Le ministre des Finances a tenu, ce mercredi 29 avril, des propos qui tranchent avec ce qu’on a entendu jusque-là comme discours rassurant concernant la situation économique et financière du pays et ses perspectives.
Abderrahmane Raouya, qui était en tournée à travers des antennes des services fiscaux dans la capitale, a reconnu que « la situation n’est pas confortable ». « Il ne faut pas se mentir », a-t-il dit au cours d’un point de presse improvisé.
« Nous gérons la situation de façon précise notamment à travers la rationalisation des dépenses, qui se poursuit », a affirmé le ministre, notant qu’un travail « au jour le jour » est en cours pour gérer la réduction des recettes de l’État.
Raouya a fait savoir que la gestion de la baisse des recettes, notamment celles liées aux hydrocarbures, induit une poursuite des efforts de rationalisation des dépenses tout en travaillant à hisser le taux de recouvrement fiscal grâce aux facilitations mises en œuvre par l’État ainsi que la numérisation. « C’est une situation à laquelle aucun pays dans le monde ne s’attendait, mais nous avons les moyens d’y faire face », a-t-il assuré.
Le ministre a appelé le personnel de l’administration fiscale à poursuivre son travail de contrôle fiscal tout en assurant l’ensemble dispositions de facilitation prévues par la loi et par les décisions du gouvernement.
Interrogé quant à la capacité de l’État à soutenir les familles nécessiteuses, notamment dans le contexte actuel, Raouya a assuré que « la santé du citoyen et des familles nécessiteuses est l’une des priorités du gouvernement ».
« Il faut qu’on apporte tout ce qui en notre possible au niveau financier pour soutenir ces familles. Si nous devons laisser de côté des projets nous le feront mais nous ne laisserons pas le citoyen algérien », a-t-il affirmé, selon des propos rapportés par l’agence officielle.
L’Algérie, qui tire 97% de ses recettes en devises des exportations des hydrocarbures, subit de plein fouet la baisse des prix de pétrole sur les marchés mondiaux. Le 20 avril, le prix du pétrole américain a atteint une valeur négative (-37 dollars le baril), du jamais vu dans l’histoire.
Le Brent, pétrole de référence européen, se maintient difficilement au-dessus de 20 dollars. La Loi de finances en vigueur a été élaborée sur la base d’un baril à 50 dollars. Même avec un tel prix, le texte prévoit un déficit budgétaire de 1533 milliards de dinars (7.2% du PIB) et un déficit du Trésor de 2435 milliards de dinars.
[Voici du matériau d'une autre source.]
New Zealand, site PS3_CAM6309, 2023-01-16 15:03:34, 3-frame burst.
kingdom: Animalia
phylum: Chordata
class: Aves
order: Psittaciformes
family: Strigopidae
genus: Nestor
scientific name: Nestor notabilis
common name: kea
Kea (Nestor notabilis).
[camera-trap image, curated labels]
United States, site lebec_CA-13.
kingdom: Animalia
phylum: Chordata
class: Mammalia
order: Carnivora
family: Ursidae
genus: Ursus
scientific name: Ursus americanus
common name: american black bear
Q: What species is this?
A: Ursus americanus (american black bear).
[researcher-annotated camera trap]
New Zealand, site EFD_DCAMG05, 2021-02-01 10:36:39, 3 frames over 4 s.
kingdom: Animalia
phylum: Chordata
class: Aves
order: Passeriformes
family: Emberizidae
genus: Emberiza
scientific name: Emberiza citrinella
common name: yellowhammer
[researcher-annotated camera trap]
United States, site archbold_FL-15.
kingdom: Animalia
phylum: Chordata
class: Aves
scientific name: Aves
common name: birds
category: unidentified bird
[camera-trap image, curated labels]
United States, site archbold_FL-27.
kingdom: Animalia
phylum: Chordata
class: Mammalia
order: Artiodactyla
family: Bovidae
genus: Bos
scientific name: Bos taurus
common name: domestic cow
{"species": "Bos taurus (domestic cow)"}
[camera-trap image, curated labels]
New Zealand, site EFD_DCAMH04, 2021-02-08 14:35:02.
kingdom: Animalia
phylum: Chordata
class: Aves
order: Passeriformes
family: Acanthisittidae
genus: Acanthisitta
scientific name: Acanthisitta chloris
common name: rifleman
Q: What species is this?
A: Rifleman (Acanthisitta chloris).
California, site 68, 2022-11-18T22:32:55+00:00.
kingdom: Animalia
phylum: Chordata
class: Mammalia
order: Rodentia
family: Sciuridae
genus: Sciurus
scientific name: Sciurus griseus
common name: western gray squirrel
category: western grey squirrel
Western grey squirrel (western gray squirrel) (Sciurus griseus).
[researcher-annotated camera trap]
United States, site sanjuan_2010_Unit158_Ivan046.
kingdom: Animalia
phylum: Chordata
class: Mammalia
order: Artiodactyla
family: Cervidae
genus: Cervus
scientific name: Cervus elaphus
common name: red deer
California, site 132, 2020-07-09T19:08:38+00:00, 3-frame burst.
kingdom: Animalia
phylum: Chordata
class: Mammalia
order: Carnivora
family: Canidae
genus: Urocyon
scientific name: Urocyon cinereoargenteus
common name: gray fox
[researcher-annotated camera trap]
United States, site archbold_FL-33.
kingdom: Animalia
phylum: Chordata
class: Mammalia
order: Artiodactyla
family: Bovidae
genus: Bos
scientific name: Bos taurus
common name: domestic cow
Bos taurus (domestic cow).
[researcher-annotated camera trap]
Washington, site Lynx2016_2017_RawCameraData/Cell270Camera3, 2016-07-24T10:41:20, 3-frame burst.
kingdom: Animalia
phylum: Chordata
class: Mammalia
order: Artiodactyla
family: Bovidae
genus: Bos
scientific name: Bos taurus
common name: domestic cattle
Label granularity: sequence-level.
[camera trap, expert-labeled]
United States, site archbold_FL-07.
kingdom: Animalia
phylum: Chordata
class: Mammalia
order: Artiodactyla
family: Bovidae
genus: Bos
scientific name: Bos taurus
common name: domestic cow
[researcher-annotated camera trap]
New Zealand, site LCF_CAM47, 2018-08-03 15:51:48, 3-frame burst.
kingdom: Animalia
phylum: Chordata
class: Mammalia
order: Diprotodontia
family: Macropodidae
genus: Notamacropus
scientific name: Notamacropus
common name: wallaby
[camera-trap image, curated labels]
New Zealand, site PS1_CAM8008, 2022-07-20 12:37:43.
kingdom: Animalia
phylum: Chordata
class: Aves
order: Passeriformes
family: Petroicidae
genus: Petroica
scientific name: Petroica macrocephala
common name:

L’élaboration d’une loi de finances complémentaire pour adapter les recettes et les dépenses à la nouvelle situation avait été suspendue dans un premier temps à cause de la crise sanitaire, mais le dossier vient d’être discuté en conseil du gouvernement.
Le 22 mars, une série de mesures à même de permettre de faire face à la crise avaient été adoptées en Conseil des ministres. Elles prévoient notamment une coupe de 30% dans le budget de fonctionnement de l’État (hors salaires) et la baisse de la facture des importations de 41 à 31 milliards de dollars.
Néanmoins, les responsables qui se sont exprimés sur la question ont continué à être rassurants. C’est le cas de Mohand Oussaïd Belaid, porte-parole officiel de la présidence qui, en conférence de presse mardi 21 avril, avait déclaré que la situation économique était « sous contrôle », excluant aussi le recours à l’endettement extérieur.
Le ministre de l’Énergie, Mohamed Arkab, a lui aussi multiplié les sorties pour afficher son optimisme quant à une remontée rapide des cours de pétrole. Lors de son passage à la radio il y a deux jours, il a prévu un baril à 40 dollars pour le second semestre de l’année en cours, voire même un prix qui se situera à 50-60 dollars.